* **The problem**: List every measurement in millimeters that the surgical protocol text gives, with what each one describes.

* **Document text**:
------------------------------
All surgeries were conducted employing a standardized protocol by a senior author under general anesthesia, with the patient in a beach chair position. Procedures included subacromial decompression and anterior release of the coracoacromial ligament. Microfracture of the greater tuberosity footprint of the humerus was achieved using a perforating awl before suturing the rotator cuff. Microfractures were precisely placed in the greater tuberosity footprint of the humerus using a perforating awl, ensuring a minimum distance of 3–4 mm from the anchor entry point. Each perforation was 2–4 mm deep and spaced 3–4 mm from its neighbor (Fig. 1) [24]. Following microfracture, tendon repair was conducted utilizing either a single-row repair or suture bridge technique depending on the size and morphology of the rupture.
------------------------------
* **Provided material**:
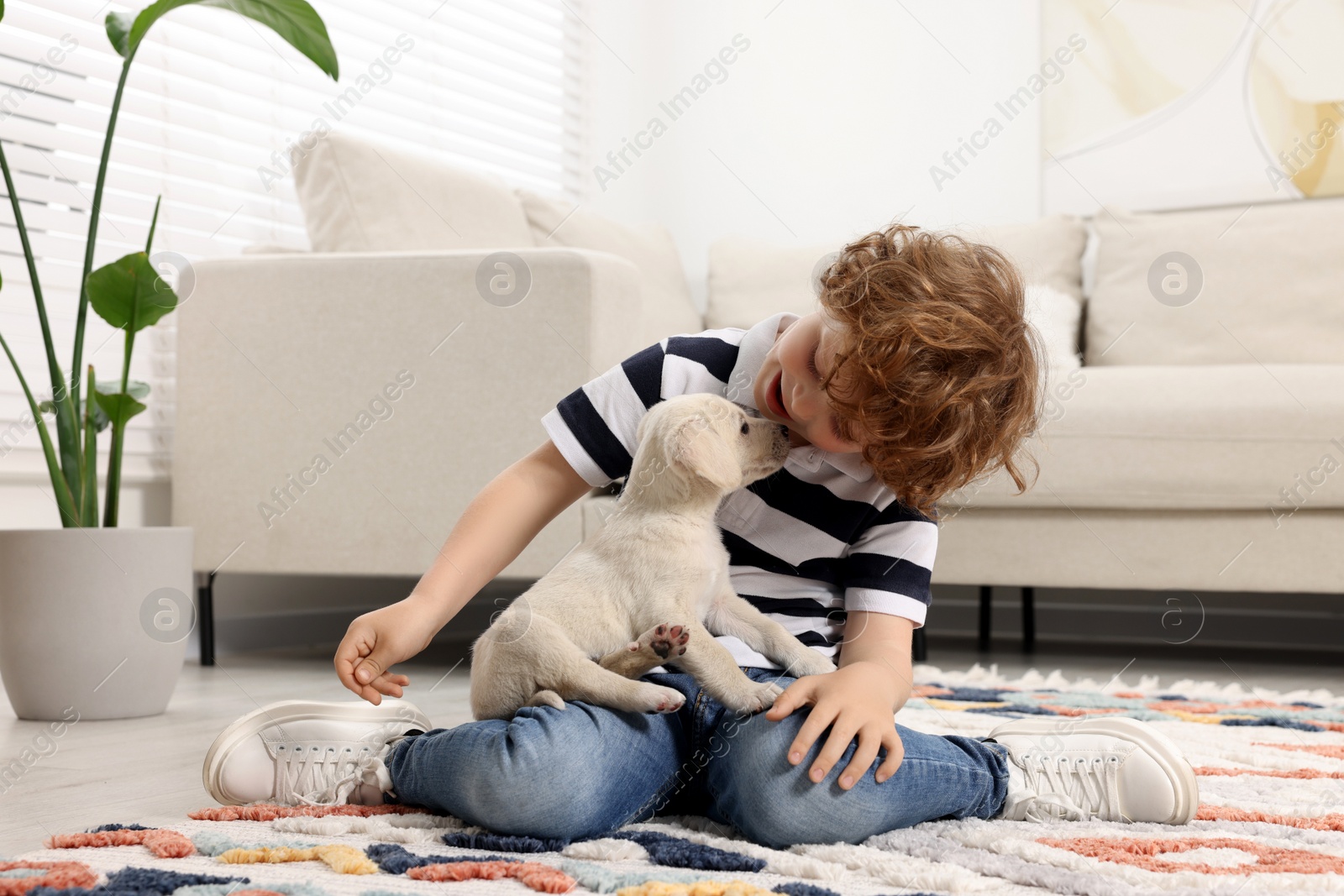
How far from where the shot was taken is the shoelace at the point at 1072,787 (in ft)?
------------------------------
* **Task result**:
- 3–4 mm: the minimum distance of each microfracture from the anchor entry point
- 2–4 mm: the depth of each perforation
- 3–4 mm: the spacing between each perforation and its neighbor